Dortmund. Unordnung beflügelt mitunter die Kreativität: Als Michael Bacht (51) ein Atelier in einer früheren Tabakfabrik bezog, war diese nicht leergeräumt. Es lagen haufenweise Zigarrenschachteln herum. Bacht warf sie nicht weg. Für einen Künstler kann jeder Zufallsfund tauglich sein.

Und siehe da: Später gingen „Buchobjekte“ daraus hervor. Das sind dünne, aufgeschichtete Kartons, in denen man theoretisch blättern könnte wie in Romanen. Doch sie sind eingefaßt in Gestelle aus Stahl und Stein. Die „Bücher“ sind starre Skulpturen geworden.

Der Heidelberger, der im Dortmunder Ostwall-Museum einen Querschnitt durch sein vielgliedriges Schaffen der 80er und 90er Jahre zeigt, liebt jene anfänglichen Zufalle, deren weiteren Verlauf er ein wenig (aber nicht zu sehr) steuern kann. Wenn etwa Karton sich mit Farbpigmenten vollsaugt, entstehen zwar einander eng verwandte Bilder-Serien nach einem gewissen Plan, doch es bleibt Raum für kleine Überraschungen, Abweichungen, kurz: fürs Unvorhergesehene.

„Strikte Anordnung“ heißt eine Arbeit im Lichthof. Sie wirkt wie eine Ansammlung trost- und fensterloser Reihenhäuser, in deren Mittelspalten sich Asche ausbreitet – Zeichen der Vergänglichkeit. Dahinter hängen vier Fotografien, die das allmähliche Anwachsen eines roten Laserstrahls zum wirren Knäuel festhalten. Da haben wir sie wieder: die Momente, in denen Ordnung und Übersichtlichkeit schwinden.

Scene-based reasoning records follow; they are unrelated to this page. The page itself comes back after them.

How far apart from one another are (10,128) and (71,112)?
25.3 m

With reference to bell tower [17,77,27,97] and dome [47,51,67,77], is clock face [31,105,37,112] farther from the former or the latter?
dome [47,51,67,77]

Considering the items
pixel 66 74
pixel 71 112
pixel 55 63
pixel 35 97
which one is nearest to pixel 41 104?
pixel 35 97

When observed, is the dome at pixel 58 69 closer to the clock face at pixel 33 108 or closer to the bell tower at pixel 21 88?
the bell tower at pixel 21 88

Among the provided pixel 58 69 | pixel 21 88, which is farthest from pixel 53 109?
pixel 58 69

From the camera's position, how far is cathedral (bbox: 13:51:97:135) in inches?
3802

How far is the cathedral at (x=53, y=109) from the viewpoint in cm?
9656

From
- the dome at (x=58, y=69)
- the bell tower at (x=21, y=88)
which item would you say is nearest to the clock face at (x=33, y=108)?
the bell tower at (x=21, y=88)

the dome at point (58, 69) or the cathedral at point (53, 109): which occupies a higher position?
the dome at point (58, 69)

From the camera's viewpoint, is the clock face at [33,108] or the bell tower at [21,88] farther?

Meditation mit Pflastersteinen

Gar zu viel Ordnung ist diesem Künstler eben suspekt. In einer ironischen „Hommage“ an Piet Mondrian, der bekanntlich phasenweise wie mit dem Lineal malte, hat Bacht dessen Hauptfarben (rot, gelb, blau) verwendet, jedoch in einer Art Dornenhecke so verzweigt, daß sich die Töne vermischen. Der Wildwuchs wird freilich formal „gehalten“ von einem schwarzen Kreuz, das wie ein Gerüst im Geäst steckt. Schieres Chaos wäre halt auch keine Kunst…

In den bewegten 60er Jahren begann Bach sein Studium. Erinnerungen daran sind Thema dieser Installation: Einige Pflastersteine (!) hängen, nunmehr ganz still und mit Papier-Zwischenlagen gedämpft, in einer stählernen Konstruktion. Eine etwas wehmütige Meditation über den einst so handfesten Protest?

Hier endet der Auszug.